Çalışma Talimatı »
Sinema kitaplarıyla ilgili kaynak metinde, kitabın sonuna film listesi eklemeye seçenek olarak ne öneriliyor?

Kaynak Metin »
Bir de şu Türkçe’ye çevrilen sinema kitaplarında adı geçen filmler için, şöyle kitabın sonuna yönetmen, yıl, filmin orijinal ismi, Türkçe ismi ve özellikle İngilizce ismi yer alan bir film listesi eklense fena olmayacak. Ya da filmin adının ilk geçtiği sayfada bir dipnot da olabilir. Bazen kaos oluyor, teoriye temel teşkil eden filmin hangi film olduğu anlaşılmıyor. Bir de biz, sinema(kitabı)severler, bu kitaplardan izlenecekler filmler listesi çıkarıyoruz, iyi oluyor. Sevaptır yahu.

Veri Bölümü »
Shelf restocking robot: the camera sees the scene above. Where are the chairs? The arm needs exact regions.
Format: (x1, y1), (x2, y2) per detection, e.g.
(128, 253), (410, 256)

Problemin Çözümü »
Filmin adının ilk geçtiği sayfaya bir dipnot konulması öneriliyor.